# 所给节选:
^^^^^^^^
作者:黎荔
每年二三月,正是食蕨时节。
春雷一响,春雨一浇,山野崖畔,林地草堆,在那些有遮蔽的阴暗之处,一根根蕨菜使劲地从泥土中冒出头来。这种生活在阴暗的森林和河岸边的古老植物,在地球上已经生存了3亿多年。远在恐龙出现之前,它们就和石松、马尾植物共同占据着闷热的原始沼泽森林。这只是它们在3亿多年的悠悠岁月后,迎来的又一个新的春天。
刚刚冒出头来的蕨类很特别,幼小的植株刚长出来时,它的叶片是紧紧卷曲着的,然后才会慢慢展开,发育成舒展的叶子。卷曲的蕨类幼叶,形态学上称为幼叶拳卷。看上去有点儿像英国主教使用的曲柄权杖,也有点儿像小提琴的卷涡形琴头,西方将这幼叶拳卷叫做Fiddlehead,这名字原来是指蜗形船首饰物。山头上,林地间,一个个春天的小拳头,就这么肆意举着,叶柄油润发紫,芽尖翠绿欲滴,像一条条紫红的小蛇隐约吐着绿舌。
^^^^^^^^
# 所示信息:
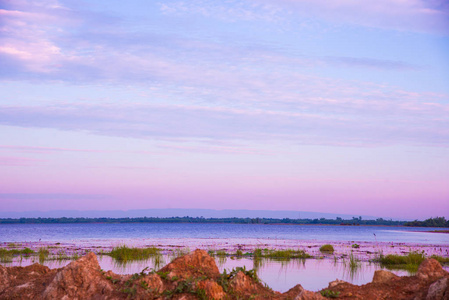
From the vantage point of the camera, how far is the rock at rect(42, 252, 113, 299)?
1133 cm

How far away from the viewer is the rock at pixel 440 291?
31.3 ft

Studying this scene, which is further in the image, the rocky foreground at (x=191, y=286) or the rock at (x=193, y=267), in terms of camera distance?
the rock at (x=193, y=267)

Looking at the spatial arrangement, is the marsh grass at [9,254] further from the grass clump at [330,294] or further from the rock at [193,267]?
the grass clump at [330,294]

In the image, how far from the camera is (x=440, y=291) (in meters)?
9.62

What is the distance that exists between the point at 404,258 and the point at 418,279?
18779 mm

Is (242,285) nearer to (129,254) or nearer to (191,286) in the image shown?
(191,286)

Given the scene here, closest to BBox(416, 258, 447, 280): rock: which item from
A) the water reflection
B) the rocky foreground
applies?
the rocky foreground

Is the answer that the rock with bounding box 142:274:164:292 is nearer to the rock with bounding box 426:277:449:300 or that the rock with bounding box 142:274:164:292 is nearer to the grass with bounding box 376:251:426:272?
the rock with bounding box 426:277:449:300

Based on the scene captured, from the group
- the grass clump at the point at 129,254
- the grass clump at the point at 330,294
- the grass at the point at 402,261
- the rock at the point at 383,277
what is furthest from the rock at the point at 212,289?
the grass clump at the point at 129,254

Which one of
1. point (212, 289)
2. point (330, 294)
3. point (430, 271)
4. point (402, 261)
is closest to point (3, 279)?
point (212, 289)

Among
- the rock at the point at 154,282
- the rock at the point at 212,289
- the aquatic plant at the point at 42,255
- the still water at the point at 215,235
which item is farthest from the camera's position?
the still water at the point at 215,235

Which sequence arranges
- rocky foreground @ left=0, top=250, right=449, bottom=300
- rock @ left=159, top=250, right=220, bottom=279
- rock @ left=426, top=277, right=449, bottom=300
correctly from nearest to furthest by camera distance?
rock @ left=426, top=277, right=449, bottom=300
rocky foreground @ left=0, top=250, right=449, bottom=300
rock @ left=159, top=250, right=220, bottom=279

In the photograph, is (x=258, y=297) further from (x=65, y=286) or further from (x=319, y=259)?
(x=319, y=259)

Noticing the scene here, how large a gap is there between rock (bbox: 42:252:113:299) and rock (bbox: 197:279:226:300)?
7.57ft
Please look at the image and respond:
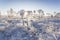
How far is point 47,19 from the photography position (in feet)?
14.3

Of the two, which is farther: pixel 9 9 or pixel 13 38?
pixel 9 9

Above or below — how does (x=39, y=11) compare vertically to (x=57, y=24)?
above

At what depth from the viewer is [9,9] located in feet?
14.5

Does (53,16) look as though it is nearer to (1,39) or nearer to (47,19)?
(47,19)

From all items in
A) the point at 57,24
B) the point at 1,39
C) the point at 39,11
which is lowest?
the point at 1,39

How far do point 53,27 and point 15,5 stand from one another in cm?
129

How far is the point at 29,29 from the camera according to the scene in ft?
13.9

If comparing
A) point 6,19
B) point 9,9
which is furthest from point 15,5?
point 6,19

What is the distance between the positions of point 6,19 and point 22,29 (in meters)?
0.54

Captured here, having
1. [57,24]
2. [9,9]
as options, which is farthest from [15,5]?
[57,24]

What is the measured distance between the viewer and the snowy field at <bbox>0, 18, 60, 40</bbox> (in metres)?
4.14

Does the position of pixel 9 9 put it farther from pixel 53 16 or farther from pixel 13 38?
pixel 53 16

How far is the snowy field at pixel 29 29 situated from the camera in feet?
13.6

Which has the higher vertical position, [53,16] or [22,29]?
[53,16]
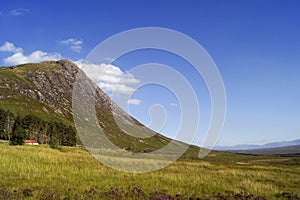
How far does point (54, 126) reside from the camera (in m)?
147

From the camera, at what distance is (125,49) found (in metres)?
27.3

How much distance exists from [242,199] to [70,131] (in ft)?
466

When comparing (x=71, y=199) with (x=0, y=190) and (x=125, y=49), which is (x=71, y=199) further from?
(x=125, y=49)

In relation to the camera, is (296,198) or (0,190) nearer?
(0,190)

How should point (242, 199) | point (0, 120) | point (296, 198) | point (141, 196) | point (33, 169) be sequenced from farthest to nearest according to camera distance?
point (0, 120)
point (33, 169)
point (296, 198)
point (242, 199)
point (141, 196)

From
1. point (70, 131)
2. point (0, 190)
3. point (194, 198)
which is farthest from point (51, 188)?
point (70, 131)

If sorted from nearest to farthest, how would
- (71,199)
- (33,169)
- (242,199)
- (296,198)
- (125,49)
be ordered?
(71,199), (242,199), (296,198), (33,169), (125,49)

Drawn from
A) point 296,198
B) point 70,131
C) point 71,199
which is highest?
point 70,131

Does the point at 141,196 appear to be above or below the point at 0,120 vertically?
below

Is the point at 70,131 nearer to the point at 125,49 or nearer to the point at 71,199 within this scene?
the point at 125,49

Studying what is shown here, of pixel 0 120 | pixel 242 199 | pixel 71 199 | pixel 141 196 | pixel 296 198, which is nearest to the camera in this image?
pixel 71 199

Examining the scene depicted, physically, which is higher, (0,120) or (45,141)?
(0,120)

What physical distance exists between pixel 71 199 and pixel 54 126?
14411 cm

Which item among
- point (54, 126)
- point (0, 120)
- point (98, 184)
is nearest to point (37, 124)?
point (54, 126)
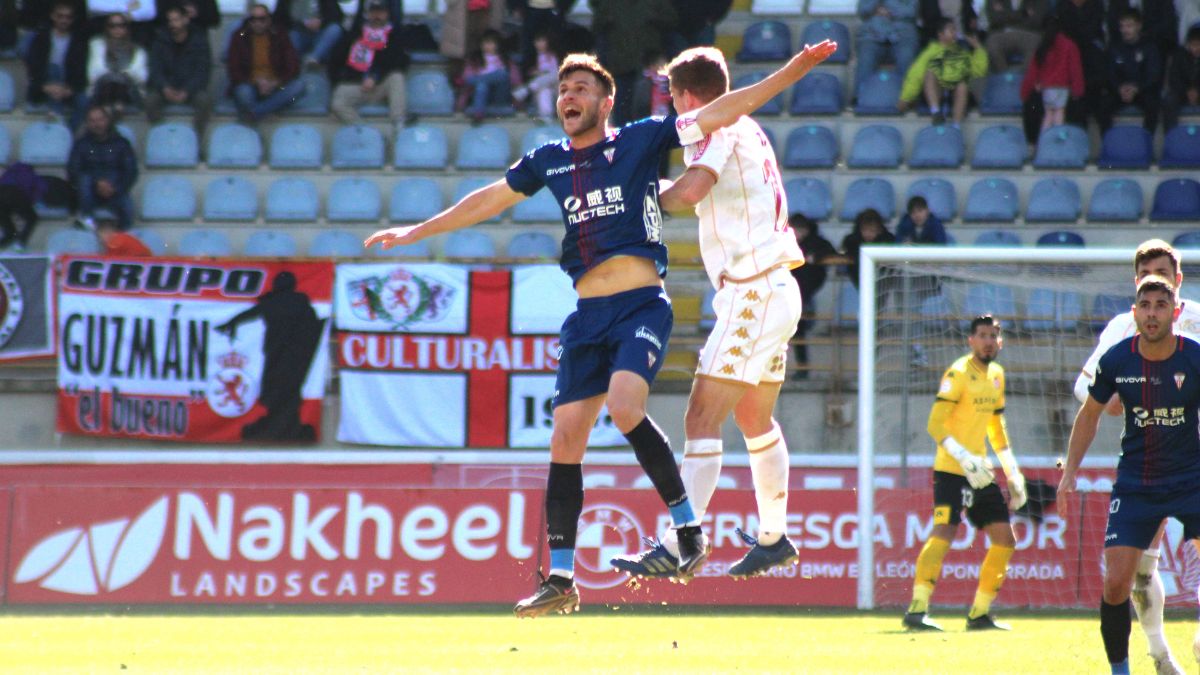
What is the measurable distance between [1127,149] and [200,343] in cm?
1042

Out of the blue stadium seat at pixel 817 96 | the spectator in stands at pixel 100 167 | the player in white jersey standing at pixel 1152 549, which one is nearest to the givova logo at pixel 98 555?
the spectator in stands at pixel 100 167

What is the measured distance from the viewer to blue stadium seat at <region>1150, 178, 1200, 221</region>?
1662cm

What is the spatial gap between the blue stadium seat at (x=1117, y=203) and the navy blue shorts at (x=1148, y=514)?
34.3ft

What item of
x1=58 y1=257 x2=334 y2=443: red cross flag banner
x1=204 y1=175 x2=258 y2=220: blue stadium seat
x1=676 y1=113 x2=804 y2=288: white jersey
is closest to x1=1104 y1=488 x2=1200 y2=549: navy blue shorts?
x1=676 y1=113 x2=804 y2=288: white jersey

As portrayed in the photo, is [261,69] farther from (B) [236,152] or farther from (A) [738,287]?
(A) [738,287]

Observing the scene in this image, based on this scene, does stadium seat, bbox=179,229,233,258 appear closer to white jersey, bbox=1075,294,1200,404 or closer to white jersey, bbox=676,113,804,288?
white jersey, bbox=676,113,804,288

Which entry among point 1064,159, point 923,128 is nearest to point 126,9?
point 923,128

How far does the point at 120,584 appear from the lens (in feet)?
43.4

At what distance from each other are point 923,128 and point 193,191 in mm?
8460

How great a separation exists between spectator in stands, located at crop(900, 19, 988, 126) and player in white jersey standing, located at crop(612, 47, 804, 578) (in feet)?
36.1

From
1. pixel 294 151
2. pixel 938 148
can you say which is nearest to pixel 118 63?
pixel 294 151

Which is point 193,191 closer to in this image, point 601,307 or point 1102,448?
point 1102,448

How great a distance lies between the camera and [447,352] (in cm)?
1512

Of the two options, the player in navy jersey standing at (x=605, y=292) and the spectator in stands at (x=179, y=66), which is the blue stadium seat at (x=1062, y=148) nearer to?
^^^^^^^^
# 题目 A:
在写蕨菜的这篇节选里,西方把卷曲的蕨类幼叶叫作什么?
# 题目 B:
请接着写蕨菜的这篇节选,从最后一句之后往下续写。

# 作答结果 A:
Fiddlehead。

# 作答结果 B:
想起据传陶渊明撰写的《搜神后记》中,有一则关于蕨蛇的记载。《搜神后记》又名《续搜神记》,是《搜神记》的续书,题为东晋陶潜撰。凡十卷,一百一十七条。在魏晋南北朝的志怪群书中,《搜神后记》是颇具特色的,内容上多为妖异变怪之谈,但所言不蹈虚凌空,而是有着丰富的山川风物、人情之美的描绘。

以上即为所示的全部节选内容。